(Stored items from a collection)
# # #

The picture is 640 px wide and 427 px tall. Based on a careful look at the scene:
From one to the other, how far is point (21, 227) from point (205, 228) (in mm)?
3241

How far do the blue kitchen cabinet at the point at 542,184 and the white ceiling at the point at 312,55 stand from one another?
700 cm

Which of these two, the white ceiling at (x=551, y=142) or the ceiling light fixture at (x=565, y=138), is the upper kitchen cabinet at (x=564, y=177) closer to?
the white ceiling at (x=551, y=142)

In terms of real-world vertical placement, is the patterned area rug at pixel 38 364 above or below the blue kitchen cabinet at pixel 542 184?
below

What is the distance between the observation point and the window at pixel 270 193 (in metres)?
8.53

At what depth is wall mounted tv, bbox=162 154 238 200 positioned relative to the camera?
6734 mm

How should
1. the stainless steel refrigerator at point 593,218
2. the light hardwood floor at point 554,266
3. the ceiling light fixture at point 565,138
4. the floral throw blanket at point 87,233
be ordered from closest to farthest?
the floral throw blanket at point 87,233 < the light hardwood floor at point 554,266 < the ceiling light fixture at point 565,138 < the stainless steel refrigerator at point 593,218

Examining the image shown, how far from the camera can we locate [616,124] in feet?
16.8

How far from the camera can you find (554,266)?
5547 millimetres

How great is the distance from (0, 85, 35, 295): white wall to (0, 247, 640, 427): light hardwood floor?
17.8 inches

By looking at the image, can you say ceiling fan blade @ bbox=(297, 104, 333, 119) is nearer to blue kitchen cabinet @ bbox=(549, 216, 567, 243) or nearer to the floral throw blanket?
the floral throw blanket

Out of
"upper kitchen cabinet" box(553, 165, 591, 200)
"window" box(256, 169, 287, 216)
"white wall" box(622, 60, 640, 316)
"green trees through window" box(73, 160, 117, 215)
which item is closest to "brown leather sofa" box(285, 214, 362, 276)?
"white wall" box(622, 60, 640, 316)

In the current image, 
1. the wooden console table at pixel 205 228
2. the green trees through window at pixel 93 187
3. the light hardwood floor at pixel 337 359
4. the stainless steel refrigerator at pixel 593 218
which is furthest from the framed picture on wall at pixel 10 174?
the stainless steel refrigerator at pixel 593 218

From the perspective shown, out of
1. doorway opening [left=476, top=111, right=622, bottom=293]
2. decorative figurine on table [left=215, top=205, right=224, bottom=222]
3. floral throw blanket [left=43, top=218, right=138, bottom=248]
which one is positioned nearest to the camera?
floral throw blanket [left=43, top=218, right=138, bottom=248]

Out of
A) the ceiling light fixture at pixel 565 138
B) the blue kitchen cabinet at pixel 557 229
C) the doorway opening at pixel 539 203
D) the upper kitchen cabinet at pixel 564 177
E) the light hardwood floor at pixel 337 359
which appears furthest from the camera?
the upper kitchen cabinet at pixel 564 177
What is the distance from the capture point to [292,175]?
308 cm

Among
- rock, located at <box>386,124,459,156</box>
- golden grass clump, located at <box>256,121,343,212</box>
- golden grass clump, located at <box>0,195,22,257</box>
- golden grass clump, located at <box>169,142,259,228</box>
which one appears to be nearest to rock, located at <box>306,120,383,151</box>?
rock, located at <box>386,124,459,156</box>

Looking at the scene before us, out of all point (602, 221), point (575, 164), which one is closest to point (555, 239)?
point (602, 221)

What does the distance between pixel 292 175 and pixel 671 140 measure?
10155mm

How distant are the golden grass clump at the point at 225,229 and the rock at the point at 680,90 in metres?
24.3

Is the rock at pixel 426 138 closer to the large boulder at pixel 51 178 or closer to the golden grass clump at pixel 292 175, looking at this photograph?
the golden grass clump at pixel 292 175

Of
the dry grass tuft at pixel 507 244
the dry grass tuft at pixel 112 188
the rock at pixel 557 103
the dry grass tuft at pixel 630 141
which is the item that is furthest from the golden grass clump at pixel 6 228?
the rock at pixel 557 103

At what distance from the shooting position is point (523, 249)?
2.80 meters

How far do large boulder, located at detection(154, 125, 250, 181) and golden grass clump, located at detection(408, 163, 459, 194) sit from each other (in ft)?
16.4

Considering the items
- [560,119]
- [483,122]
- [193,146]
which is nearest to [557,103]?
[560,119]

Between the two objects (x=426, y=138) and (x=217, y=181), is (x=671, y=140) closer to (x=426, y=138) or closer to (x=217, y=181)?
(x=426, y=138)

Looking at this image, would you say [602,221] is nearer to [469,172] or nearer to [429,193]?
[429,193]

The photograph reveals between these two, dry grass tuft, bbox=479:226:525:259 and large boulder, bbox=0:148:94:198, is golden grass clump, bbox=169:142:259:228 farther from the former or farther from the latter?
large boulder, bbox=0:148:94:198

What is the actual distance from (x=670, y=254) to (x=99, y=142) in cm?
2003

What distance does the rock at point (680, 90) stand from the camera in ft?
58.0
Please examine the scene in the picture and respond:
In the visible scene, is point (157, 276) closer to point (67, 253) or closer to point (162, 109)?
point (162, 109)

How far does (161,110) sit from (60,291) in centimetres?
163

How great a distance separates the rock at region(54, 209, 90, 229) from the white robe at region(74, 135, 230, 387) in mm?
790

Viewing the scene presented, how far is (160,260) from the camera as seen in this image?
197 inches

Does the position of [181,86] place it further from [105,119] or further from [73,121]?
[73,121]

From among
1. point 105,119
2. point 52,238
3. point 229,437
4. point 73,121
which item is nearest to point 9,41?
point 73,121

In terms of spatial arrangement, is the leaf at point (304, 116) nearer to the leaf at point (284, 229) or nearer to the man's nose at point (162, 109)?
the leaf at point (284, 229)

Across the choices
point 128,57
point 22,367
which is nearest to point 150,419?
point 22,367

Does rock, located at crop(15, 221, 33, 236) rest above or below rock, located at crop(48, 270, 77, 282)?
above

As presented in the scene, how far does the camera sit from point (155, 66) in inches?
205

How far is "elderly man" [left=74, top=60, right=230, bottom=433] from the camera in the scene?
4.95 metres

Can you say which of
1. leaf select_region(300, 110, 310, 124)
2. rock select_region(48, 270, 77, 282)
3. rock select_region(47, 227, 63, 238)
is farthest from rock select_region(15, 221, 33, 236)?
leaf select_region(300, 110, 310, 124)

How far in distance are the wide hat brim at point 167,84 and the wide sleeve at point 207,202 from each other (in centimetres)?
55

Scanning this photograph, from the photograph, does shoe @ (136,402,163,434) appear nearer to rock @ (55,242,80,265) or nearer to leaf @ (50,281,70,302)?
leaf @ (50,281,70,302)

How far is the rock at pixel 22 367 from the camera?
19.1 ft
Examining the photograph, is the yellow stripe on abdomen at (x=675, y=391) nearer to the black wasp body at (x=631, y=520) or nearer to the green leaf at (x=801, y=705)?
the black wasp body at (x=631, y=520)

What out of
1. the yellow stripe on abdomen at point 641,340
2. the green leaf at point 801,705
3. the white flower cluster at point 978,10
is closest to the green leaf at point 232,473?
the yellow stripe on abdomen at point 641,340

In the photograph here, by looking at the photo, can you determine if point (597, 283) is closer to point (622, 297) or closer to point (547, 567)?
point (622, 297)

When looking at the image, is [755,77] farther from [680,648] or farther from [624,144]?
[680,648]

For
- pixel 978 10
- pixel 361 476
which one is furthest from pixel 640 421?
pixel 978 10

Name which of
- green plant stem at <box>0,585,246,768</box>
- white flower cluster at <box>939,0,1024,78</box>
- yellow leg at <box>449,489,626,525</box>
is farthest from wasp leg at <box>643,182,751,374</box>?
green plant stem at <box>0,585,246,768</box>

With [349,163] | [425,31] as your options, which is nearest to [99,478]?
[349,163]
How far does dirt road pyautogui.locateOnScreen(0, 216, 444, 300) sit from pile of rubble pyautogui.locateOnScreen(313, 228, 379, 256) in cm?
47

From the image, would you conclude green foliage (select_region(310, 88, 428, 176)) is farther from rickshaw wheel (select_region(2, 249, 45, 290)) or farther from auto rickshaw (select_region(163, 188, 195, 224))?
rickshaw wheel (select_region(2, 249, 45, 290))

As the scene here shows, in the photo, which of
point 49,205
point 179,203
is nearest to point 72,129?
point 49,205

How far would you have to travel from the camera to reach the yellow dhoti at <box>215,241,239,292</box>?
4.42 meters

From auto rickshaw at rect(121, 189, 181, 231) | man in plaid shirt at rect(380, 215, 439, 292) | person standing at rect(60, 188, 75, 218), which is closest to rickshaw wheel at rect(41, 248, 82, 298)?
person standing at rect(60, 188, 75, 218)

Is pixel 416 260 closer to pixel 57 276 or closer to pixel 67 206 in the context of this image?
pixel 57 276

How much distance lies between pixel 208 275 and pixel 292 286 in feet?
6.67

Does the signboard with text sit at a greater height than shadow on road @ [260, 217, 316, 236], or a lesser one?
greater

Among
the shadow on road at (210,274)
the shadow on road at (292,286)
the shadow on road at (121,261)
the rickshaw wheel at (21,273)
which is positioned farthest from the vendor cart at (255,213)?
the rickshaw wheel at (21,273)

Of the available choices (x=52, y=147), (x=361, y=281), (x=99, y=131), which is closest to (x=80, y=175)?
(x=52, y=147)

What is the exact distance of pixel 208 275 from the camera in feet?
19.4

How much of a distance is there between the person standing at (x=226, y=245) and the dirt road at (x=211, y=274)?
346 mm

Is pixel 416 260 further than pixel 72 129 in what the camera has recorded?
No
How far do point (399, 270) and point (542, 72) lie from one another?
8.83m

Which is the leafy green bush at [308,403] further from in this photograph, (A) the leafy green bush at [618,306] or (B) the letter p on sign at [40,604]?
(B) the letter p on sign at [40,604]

# # #

* [Written instruction]:
Edit the listing from the line with "How great a" to the line with "4.95 metres", replacing "rock" with "boulder" and leaving everything else unchanged. Return only those lines.

* [Written response]:
How great a distance separates the boulder at region(54, 209, 90, 229) from the white robe at region(74, 135, 230, 387) in mm?
790

Viewing the scene presented, how far is (160,260) from the camera as seen in this image?
197 inches

Does the position of [181,86] place it further from [105,119] or further from [73,121]?
[73,121]

From among
1. point 105,119
2. point 52,238
3. point 229,437
4. point 73,121
which item is nearest to point 9,41?
point 73,121

In terms of spatial arrangement, is the leaf at point (304, 116) nearer to the leaf at point (284, 229) or nearer to the man's nose at point (162, 109)?
the leaf at point (284, 229)

Across the choices
point 128,57
point 22,367
which is nearest to point 150,419?
point 22,367

Does boulder, located at crop(15, 221, 33, 236) rest above or below boulder, located at crop(48, 270, 77, 282)?
above

As presented in the scene, how far does the camera sit from point (155, 66) in inches?
205

How far is "elderly man" [left=74, top=60, right=230, bottom=433] from the camera in the scene?
4.95 metres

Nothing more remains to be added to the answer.